5. Launch the 1000 kW CE token and Searchable Catalog.
A 1000 kW CE is a trading unit that utilizes blockchain to create a self-contained carbon market. This is not a cryptocurrency like a bitcoin; however, it may result in green speculation.
A 1000 kW CE is title to the non-energy attributes of carbon-free generation of 1000 kilowatt hours of energy. Each block in the chain is title to a specific 1000 kW hours of carbon-free energy generated at a specific location, e.g. a particular hydro turbine, windmill or rooftop solar address. The blockchain ledger memorializes the data attributes of a REC (Renewable Energy Certificate), including its history from generation through monetization and retirement.
The advantage of what CE calls “Coin & Catalog” over other energy credit token designs is that it facilitates both a high volume of small transactions, e.g. rooftop REC contract sales, as well as large and complicated carbon offset contracts. The CE point of differentiation is the ability to quickly find and execute a transactional solution that maintains the mission integrity of the credit while fulfilling the buyer’s economic goals.

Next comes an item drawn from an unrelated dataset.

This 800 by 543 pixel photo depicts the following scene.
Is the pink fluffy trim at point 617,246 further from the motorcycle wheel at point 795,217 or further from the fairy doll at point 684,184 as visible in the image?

The 1000 kW CE would allow a business, such as Boulder’s Whole Foods, to illustrate that the amazing 100-year old hydroelectric turbine in Boulder Creek is powering the store. The cost premium of the energy from the turbine would be like priced with Xcel’s Windsource program for “green” energy (RECs) generated at a windmill hundreds of miles away.
This process would effectively create a carbon market, reversing the current decline in REC valuations while providing a vehicle for rooftop solar owners to cash out of ridiculously low monthly REC payments. For example, a residential energy consumer with a solar array receiving REC payment checks for just $2 or $3 a month for 10 years could cash out and receive a single payment. Results beyond Boulder would include stimulating carbon-free distributed energy generation and innovation. Reversing negative REC values is akin to a tax cut and will immediately increase installed distributed generation capacity e.g. rooftop and solar gardens. A recent validation of the coming decarbonization and REC remonetization can be seen in the University of Colorado Athletic Department’s surprising July 26 2018 announcement. https://www.colorado.edu/today/2018/07/26/new-athletics-partnership-beams-solar-savings-cu-community
Perhaps the most important reason to implement a coordinated suite of CE decarbonization strategies in a city like Boulder is the local energy security and control that distributed-generation-based grid resiliency can provide. For technical clarification please see this NREL report titled Distributed Energy Generation for Climate Resilience https://www.nrel.gov/docs/fy17osti/68296.pdf
Conclusion
An important environmental outcome of the coordinated CE energy ecology is having enough installed capacity of carbon-free electricity generation to economically transition away from being a city mostly heated by natural gas to a distributed generation Carbon Free community.
Importantly, getting away from natural gas is also a factor in how Xcel Energy can be a partner in achieving our Carbon Free Community goals, yet continue to be able to afford the outstanding service we are accustomed to: the lights are on, the grid poles and wires provide backup. Being unburdened of the operational and logistical expense of handling most of the coal and natural gas portion of today’s operations, and instead managing the overproduction from our rooftops and gardens can be a sustainable path forward.
Redeployment of more than 500 acres at the Valmont power plant as a Boulder’s Carbon Eraser Energy Park could be our crowning accomplishment. Microgrid switching could be added to the current switching station, and homes could be provided for a several hundred MW utility grade solar garden, and possibly some concentrator solar or other distributed generation. Additionally, the adaptive reuse of the massive retired coal turbine space would be an amazing memorialization of our decarbonization and house one remaining natural gas turbine, providing our carbon free resiliency future’s backup.
The adaptive reuse and redeployment of this acreage will require coal ash cleanup as a substantial component of payment for the land, which would benefit our economy and environment, in many ways bringing Boulder hundreds of megawatts of carbon free energy. In addition, low-cost land with a beautiful views would provide space for affordable housing of a variety of descriptions. These well-located acres could also house other hard-to-meet city and county needs, like affordably priced 501c3 office space, arts venues and studios, and of course, some well-located open space.
Additional innovation on our part and that of others could include a transactive system that allows for peer-to-peer transactions of distributed generation, allowing users to over-generate and donate to their churches/schools, sell to their neighbors, sell to utilities as ancillary service, pair with direct current fast charging for EV’s, and a variety of not yet imagined wonders.
CE requests your partnership and comments, as well as to point out that decarbonization involves billions of dollars of opportunity, some in adaptive reuse and redeployment opportunities, some in connection with reduced health care and energy costs. Please help this to happen.